Man who kidnapped daughter sentenced

A Spokane man who kidnapped his daughter and hid her in Mexico for three weeks in March was sentenced Wednesday to a maximum-standard prison term of 52/3 years.

Superior Court Judge Linda Tompkins also ordered 32-year-old Shawn C. Rainey, 32, to have no contact with his 4-year-old daughter or his ex-wife for the rest of his life.

The jury that convicted Rainey last month of first-degree kidnapping and telephone harassment found that he kidnapped his daughter, Lilly, as a means of hurting her mother — his ex-wife, Kim Bernhardt.

“He wanted to get revenge against his wife,” Deputy Prosecutor Debra Hayes said Wednesday, noting that Bernhardt filed for divorce and began dating Joe Bernhardt, whom she later married. “She had the audacity to go on with her life.”

Trial testimony indicated Rainey called his estranged wife up to 18 times a day late last year and in January this year. He admitted that he repeatedly violated the couple’s court-ordered parenting plan and that he threatened on one occasion to take their daughter and disappear if his wife didn’t sign over custody of the child to him.

Kim Bernhardt didn’t speak Wednesday, but her father, Ronald Sharpe, joined Hayes in calling for a maximum sentence.

Sharpe said Rainey caused “immeasurable emotional damage” to his daughter, granddaughter and the rest of their family.

Rainey apologized for his behavior, saying he has come to realize he made mistakes. But, he said, “I don’t feel I’m a threat to anybody, especially my daughter.”
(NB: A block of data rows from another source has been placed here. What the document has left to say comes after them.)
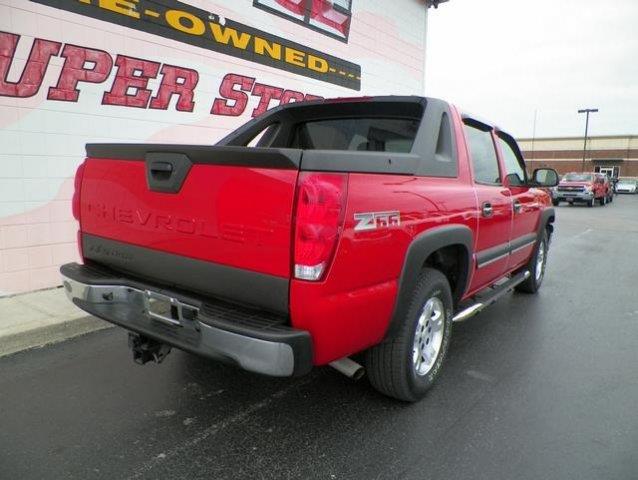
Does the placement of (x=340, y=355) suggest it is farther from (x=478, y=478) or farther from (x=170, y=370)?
(x=170, y=370)

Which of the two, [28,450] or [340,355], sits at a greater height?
[340,355]

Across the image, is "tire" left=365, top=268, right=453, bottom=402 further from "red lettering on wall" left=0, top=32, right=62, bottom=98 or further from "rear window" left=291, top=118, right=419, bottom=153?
"red lettering on wall" left=0, top=32, right=62, bottom=98

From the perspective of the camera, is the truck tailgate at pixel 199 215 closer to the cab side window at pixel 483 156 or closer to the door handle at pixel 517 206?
the cab side window at pixel 483 156

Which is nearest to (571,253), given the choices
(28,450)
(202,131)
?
(202,131)

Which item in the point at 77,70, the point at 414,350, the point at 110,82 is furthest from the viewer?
the point at 110,82

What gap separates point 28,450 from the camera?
8.62ft

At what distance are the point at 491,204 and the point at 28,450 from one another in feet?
11.4

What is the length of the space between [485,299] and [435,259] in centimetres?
113

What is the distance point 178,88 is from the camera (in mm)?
6664

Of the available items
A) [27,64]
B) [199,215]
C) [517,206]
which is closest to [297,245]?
[199,215]

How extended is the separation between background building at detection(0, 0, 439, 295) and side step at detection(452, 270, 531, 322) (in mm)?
4500

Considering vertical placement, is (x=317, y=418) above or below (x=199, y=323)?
below

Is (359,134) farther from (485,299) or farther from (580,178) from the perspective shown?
(580,178)

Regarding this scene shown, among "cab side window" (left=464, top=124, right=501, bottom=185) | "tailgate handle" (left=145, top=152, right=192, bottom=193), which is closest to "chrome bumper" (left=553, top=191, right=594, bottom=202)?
"cab side window" (left=464, top=124, right=501, bottom=185)
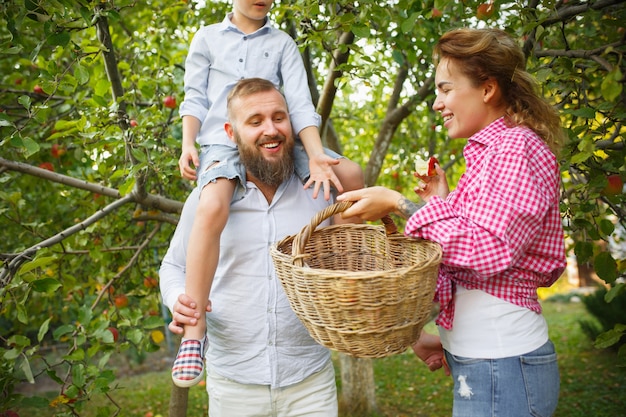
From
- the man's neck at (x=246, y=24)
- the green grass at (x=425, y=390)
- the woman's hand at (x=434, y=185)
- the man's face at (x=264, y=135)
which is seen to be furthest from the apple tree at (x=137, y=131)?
the green grass at (x=425, y=390)

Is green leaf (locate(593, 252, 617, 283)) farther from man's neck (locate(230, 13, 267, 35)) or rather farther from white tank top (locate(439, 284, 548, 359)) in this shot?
man's neck (locate(230, 13, 267, 35))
Rainey’s new attorney, David Miller, called for a minimum-standard 41/4-year sentence. Miller said he thought there was no evidence that Rainey’s daughter was endangered by the kidnapping. Rainey may have used poor judgment, “but that is still in dispute,” Miller said.

Rainey said at trial that he took his daughter to Mexico to protect her from physical abuse, and Miller said without elaboration that it now appears she may be exposed to a sex offender.
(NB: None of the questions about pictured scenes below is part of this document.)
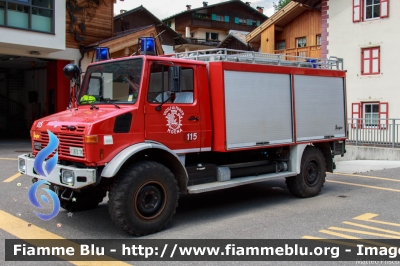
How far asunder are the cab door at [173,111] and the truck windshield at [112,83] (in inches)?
9.6

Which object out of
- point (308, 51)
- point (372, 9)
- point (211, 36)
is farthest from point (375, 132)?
point (211, 36)

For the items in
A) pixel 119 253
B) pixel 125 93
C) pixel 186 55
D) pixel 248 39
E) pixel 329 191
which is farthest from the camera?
pixel 248 39

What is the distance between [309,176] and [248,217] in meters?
2.37

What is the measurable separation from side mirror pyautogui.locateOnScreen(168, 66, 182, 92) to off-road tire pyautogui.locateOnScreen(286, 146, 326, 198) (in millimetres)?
3532

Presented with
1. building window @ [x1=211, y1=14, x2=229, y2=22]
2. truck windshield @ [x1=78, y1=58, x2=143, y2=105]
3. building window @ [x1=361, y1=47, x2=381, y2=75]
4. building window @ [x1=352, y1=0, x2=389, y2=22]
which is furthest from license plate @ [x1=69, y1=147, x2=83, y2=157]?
building window @ [x1=211, y1=14, x2=229, y2=22]

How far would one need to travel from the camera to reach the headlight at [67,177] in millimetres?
5750

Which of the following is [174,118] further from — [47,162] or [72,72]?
[47,162]

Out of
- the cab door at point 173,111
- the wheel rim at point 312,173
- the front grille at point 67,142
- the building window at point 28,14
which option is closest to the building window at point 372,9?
the building window at point 28,14

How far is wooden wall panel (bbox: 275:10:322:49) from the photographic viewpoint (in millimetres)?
27297

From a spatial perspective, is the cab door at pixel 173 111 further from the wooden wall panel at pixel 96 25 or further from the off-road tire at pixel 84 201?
the wooden wall panel at pixel 96 25

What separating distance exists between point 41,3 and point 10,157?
6662 millimetres

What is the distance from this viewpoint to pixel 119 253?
17.8ft

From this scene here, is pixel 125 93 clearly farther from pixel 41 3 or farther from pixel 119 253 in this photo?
pixel 41 3

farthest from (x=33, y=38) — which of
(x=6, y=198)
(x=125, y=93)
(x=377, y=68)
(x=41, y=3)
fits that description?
(x=377, y=68)
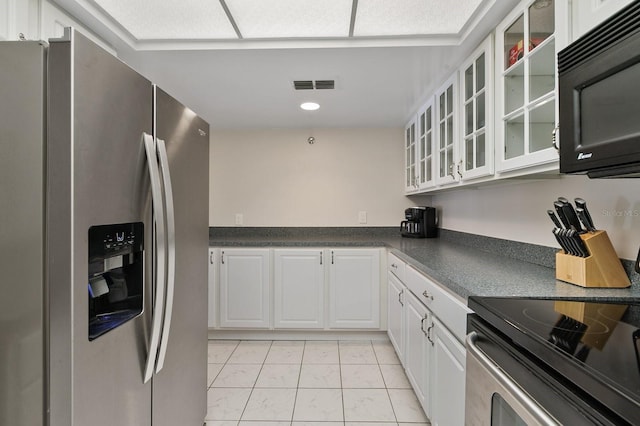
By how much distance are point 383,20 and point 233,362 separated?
8.31 ft

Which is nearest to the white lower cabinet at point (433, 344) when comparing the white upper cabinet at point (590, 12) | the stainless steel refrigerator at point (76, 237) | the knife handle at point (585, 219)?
the knife handle at point (585, 219)

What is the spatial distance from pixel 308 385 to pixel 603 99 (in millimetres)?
2136

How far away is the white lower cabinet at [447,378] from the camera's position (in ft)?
4.09

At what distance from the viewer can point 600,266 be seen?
116cm

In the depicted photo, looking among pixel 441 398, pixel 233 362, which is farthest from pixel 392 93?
pixel 233 362

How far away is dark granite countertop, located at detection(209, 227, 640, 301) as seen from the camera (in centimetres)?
112

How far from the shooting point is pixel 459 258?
1.85m

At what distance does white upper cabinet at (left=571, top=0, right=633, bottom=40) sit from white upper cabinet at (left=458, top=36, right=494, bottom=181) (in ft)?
1.66

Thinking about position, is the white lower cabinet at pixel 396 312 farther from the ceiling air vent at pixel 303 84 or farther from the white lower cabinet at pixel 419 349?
the ceiling air vent at pixel 303 84

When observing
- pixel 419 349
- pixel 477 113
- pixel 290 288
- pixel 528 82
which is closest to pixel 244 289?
pixel 290 288

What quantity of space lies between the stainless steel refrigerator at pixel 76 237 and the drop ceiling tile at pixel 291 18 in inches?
28.8

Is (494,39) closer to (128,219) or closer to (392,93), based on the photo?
(392,93)

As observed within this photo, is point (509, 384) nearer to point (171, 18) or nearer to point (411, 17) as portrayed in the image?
point (411, 17)

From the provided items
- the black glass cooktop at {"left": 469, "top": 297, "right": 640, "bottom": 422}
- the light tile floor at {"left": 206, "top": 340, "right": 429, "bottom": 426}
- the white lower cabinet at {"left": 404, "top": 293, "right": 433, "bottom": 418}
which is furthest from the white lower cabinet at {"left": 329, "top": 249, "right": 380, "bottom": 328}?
the black glass cooktop at {"left": 469, "top": 297, "right": 640, "bottom": 422}
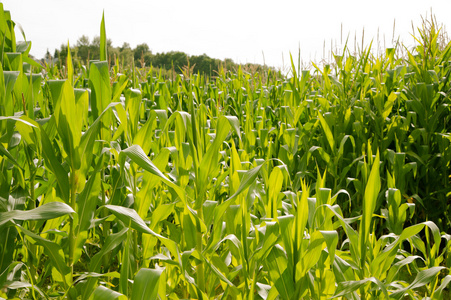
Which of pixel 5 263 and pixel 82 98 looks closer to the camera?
pixel 82 98

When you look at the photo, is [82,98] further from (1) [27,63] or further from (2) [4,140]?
(1) [27,63]

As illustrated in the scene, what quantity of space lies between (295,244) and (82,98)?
94cm

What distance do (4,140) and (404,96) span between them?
3.19m

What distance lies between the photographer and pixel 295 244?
1.41 metres

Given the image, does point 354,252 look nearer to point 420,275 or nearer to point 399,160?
point 420,275

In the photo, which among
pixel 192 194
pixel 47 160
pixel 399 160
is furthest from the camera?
pixel 399 160

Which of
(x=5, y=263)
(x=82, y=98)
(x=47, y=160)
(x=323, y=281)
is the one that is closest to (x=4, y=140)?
(x=47, y=160)

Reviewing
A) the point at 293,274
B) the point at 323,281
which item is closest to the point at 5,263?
the point at 293,274

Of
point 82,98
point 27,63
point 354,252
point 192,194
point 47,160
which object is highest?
point 27,63

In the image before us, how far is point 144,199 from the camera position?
1.63 m

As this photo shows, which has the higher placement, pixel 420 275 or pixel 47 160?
pixel 47 160

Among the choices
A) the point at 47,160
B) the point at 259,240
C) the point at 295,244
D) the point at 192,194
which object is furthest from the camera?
the point at 192,194

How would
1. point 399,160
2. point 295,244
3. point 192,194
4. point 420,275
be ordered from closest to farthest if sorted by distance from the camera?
point 295,244, point 420,275, point 192,194, point 399,160

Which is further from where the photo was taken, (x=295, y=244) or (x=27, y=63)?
(x=27, y=63)
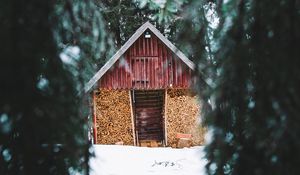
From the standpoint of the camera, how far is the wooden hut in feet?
48.5

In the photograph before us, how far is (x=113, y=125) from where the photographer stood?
50.3 ft

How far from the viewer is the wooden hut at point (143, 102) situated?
1480cm

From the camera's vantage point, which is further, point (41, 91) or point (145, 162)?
point (145, 162)

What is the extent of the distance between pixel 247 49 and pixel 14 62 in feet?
3.75

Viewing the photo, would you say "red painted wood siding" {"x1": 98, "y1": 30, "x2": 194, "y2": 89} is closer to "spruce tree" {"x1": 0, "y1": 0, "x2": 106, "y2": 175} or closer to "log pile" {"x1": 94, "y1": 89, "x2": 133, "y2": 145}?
"log pile" {"x1": 94, "y1": 89, "x2": 133, "y2": 145}

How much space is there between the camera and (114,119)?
1536 cm

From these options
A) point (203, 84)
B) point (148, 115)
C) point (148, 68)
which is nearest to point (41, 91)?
point (203, 84)

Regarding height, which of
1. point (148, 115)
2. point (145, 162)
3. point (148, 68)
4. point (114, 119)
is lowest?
point (145, 162)

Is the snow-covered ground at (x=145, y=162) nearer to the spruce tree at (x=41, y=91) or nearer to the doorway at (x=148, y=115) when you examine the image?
the spruce tree at (x=41, y=91)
Hayes said Joe Bernhardt’s adult son was convicted of a sex offense as a juvenile but has no contact with Lilly Rainey.

Bernhardt’s 20-year-old son, Keith Bernhardt, pleaded guilty in February 2002 to the first-degree rape of a 10-year-old girl in June 2001, when he was 16. He is still undergoing sex-offender treatment in lieu of a prison term and has been ordered to have no contact with minors.

Keith Bernhardt’s case will be an issue in Rainey’s appeal of his conviction and is the reason Rainey fired trial attorney Rob Cossey and hired Miller. Court documents indicate Cossey realized when Joe Bernhardt testified that they had met, but he couldn’t remember how he knew Bernhardt and found no record of having represented him.

After Rainey’s trial was over, Cossey discovered Bernhardt had hired him to defend his son against the child-rape charge. Rainey and Miller sought a new trial on grounds that Cossey had a conflict of interest, but trial Judge Michael Donohue rejected the motion earlier this month at a hearing in which Hayes called Cossey as a prosecution witness.

Cossey’s defense of Rainey wasn’t affected by his representation of Keith Bernhardt because he didn’t remember it, Hayes told Donohue.